Recommended public access path: Start with Cloudflare Tunnel (free, more stable than ngrok for ongoing use) to test sharing with a small group. If you want reliable 24/7 access for multiple users, move to a small VPS like DigitalOcean (~$10–15 AUD/month). Always secure with a password before sharing any URL.

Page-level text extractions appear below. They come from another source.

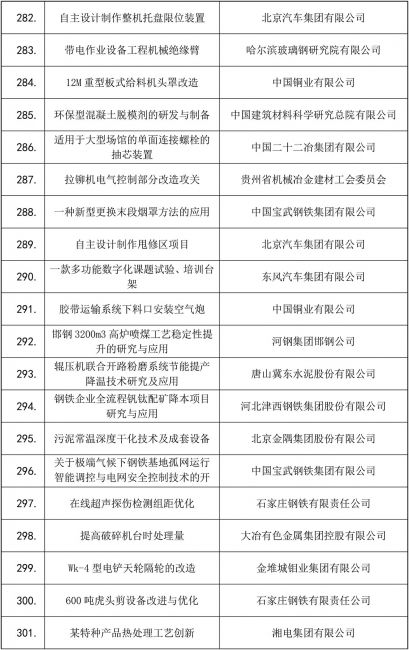 | 282. | 自主设计制作整机托盘限位装置 | 北京汽车集团有限公司 |
|---|---|---|
| 283. | 带电作业设备工程机械绝缘臂 | 哈尔滨玻璃钢研究院有限公司 |
| 284. | 12M 重型板式给料机头罩改造 | 中国铜业有限公司 |
| 285. | 环保型混凝土脱模剂的研发与制备 | 中国建筑材料科学研究总院有限公司 |
| 286. | 适用于大型场馆的单面连接螺栓的抽芯装置 | 中国二十二冶集团有限公司 |
| 287. | 拉铆机电气控制部分改造攻关 | 贵州省机械冶金建材工会委员会 |
| 288. | 一种新型更换末段烟罩方法的应用 | 中国宝武钢铁集团有限公司 |
| 289. | 自主设计制作用修区项目 | 北京汽车集团有限公司 |
| 290. | 一款多功能数字化课题试验、培训台架 | 东风汽车集团有限公司 |
| 291. | 胶带运输系统下料口安装空气炮 | 中国铜业有限公司 |
| 292. | 邯钢 3200m3 高炉喷煤工艺稳定性提升的研究与应用 | 河钢集团邯钢公司 |
| 293. | 辊压机联合开路粉磨系统节能提产降温技术研究及应用 | 唐山冀东水泥股份有限公司 |
| 294. | 钢铁企业全流程钒钛配矿降本项目研究与应用 | 河北津西钢铁集团股份有限公司 |
| 295. | 污泥常温深度干化技术及成套设备 | 北京金隅集团股份有限公司 |
| 296. | 关于极端气候下钢铁基地孤网运行智能调控与电网安全控制技术的开 | 中国宝武钢铁集团有限公司 |
| 297. | 在线超声探伤检测组距优化 | 石家庄钢铁有限责任公司 |
| 298. | 提高破碎机台时处理量 | 大冶有色金属集团控股有限公司 |
| 299. | Wk-4 型电铲天轮隔轮的改造 | 金堆城钼业集团有限公司 |
| 300. | 600 吨虎头剪设备改进与优化 | 石家庄钢铁有限责任公司 |
| 301. | 某特种产品热处理工艺创新 | 湘电集团有限公司 |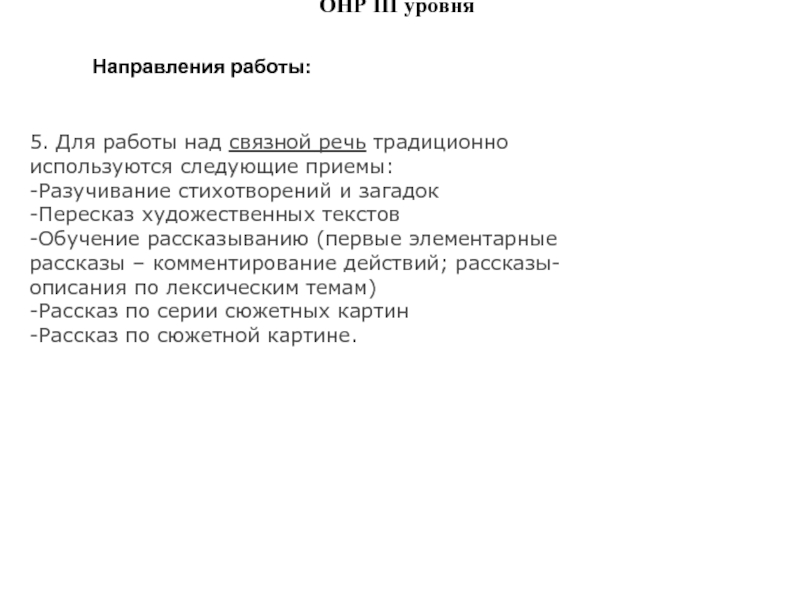 ОНР III уровня

Направления работы:

5. Для работы над связной речь традиционно используются следующие приемы:
-Разучивание стихотворений и загадок
-Пересказ художественных текстов
-Обучение рассказыванию (первые элементарные рассказы – комментирование действий; рассказы-описания по лексическим темам)
-Рассказ по серии сюжетных картин
-Рассказ по сюжетной картине.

Handling Your Specific Content Types

Content Type Recommended Approach Difficulty
PDFs (To Read folder) Drag entire folder into AnythingLLM. For large folders, do it in batches of 50–100 files. ⭐ Easy
Word & Excel files AnythingLLM handles these natively — drag and drop directly into a workspace. ⭐ Easy
PowerPoint files AnythingLLM ingests PPT content. Note: it reads the text on slides, not visual diagrams or charts. ⭐ Easy
Safari Reading List Going forward: Switch to the Readwise Reader browser extension — saves articles just as quickly as Safari Reading List, and everything flows automatically into Readwise and then AnythingLLM. Existing list: Export as HTML bookmarks from Safari (File → Export → Bookmarks), import into Readwise Reader which fetches full article text. ⭐⭐ Moderate
Paid Substack Forward emails to your Readwise inbox address. The full article is in your email, so Readwise captures it automatically. ⭐ Easy
Free Substack & Medium Same email forwarding approach as paid. Alternatively, use the Readwise browser extension when reading online. ⭐ Easy
Apple Notes Apple Notes can export individual notes as PDFs. For bulk export, a free tool like "Exporter" on the Mac App Store converts all notes to plain text files you can drag into AnythingLLM. ⭐⭐ Moderate
Readwise highlights & articles Use AnythingLLM's built-in Readwise connector (Settings → Data Connectors → Readwise). Paste your API key from readwise.io/access_token — included free with your subscription. Refresh the connector periodically to pull in newly saved content. ⭐ Easy

Monthly Budget (AUD Approximate)

Readwise Reader (annual plan) ~$17 / mo
Readwise API access Included ✓
AnythingLLM app Free
Anthropic API usage (casual queries) ~$5–15 / mo
Google NotebookLM Free
Estimated Total (Phases 1–3) ~$22–32 AUD / month
Phase 4 — Optional Public Access
Cloudflare Tunnel (tunneling) Free
Cloud VPS (DigitalOcean / Hetzner) — if needed ~$10–20 / mo

Cost tip: You can trial this for free — NotebookLM is completely free and Readwise offers a 60-day trial. Start there before committing to any subscriptions. Your Readwise API key is included at no extra cost once you subscribe.

Your Roadmap

Day 1

Start with NotebookLM

Create a free account, upload 10–15 PDFs from your To Read folder, and ask it a synthesis question. This shows you what's possible immediately.

Day 2–3

Sign up for Readwise

Install the browser extension, set up email forwarding for Substack, import your Safari Reading List, and save your API key from readwise.io/access_token.

Week 2

Set up AnythingLLM

Download the Mac app, get an Anthropic API key, and create your first workspace with your PDF folder.

Month 2

Connect & automate

Connect Readwise to AnythingLLM via the built-in connector, settle on a weekly refresh routine, and explore scripting or Cowork for local file automation.

Month 3

Share with others

Set up Cloudflare Tunnel to share with a small trusted group. Add password protection first. Evaluate whether a cloud VPS makes sense for your usage level.